SUMBER

↓↓↓

Perang Dagang As-China: Mampukah ASEAN Plus Three Melindungi Rantai Pasok dan Ekspor Indonesia

Gelombang ketidakpastian dari perang dagang AS-China terus menerpa perekonomian global, dan Indonesia tidak terhindar dari dampak tersebut.

Tarif yang saling dibalas, pembatasan teknologi, dan kebijakan “friendshoring” telah mengacaukan rantai pasok yang menjadi urat nadi perdagangan internasional.

Indonesia memiliki eksposur signifikan terhadap dua raksasa ini, baik sebagai pasar ekspor utama maupun sumber impor bahan baku dan barang modal vital.

Sektor-sektor kunci seperti elektronik, tekstil, furniture, serta komoditas minyak sawit, batu bara, dan nikel sangat rentan terhadap gangguan rantai pasok dan fluktuasi permintaan.

↑↑↑

TUGAS ANDA
Jawab pertanyaan ini berdasarkan artikel tentang perang dagang AS-China.
1. Tiga hal apa yang disebut telah mengacaukan rantai pasok?
2. Dalam dua peran apa Indonesia punya eksposur terhadap kedua raksasa itu?
3. Komoditas apa saja yang disebut sangat rentan?
Data ini tidak ada hubungannya dengan artikel di atas.

DATA TERSIMPAN
↓↓↓

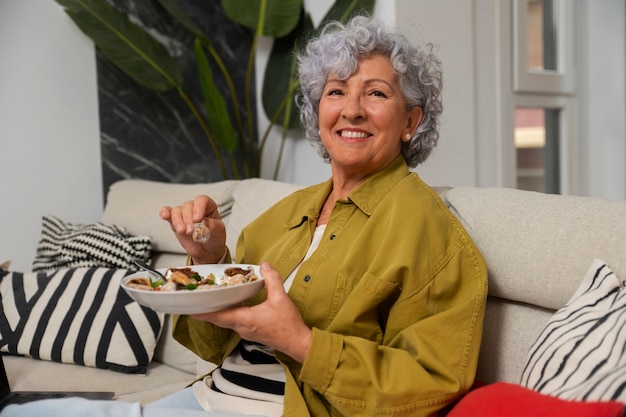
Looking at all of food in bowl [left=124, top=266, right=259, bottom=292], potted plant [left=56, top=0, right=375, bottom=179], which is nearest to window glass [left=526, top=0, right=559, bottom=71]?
potted plant [left=56, top=0, right=375, bottom=179]

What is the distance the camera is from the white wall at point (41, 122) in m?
2.93

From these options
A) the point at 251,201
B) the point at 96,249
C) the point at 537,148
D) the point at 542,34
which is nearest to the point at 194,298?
the point at 251,201

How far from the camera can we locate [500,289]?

↑↑↑

JAWABAN LATIHAN
1. Tarif yang saling dibalas, pembatasan teknologi, dan kebijakan “friendshoring”.
2. Sebagai pasar ekspor utama dan sebagai sumber impor bahan baku serta barang modal vital.
3. Minyak sawit, batu bara, dan nikel.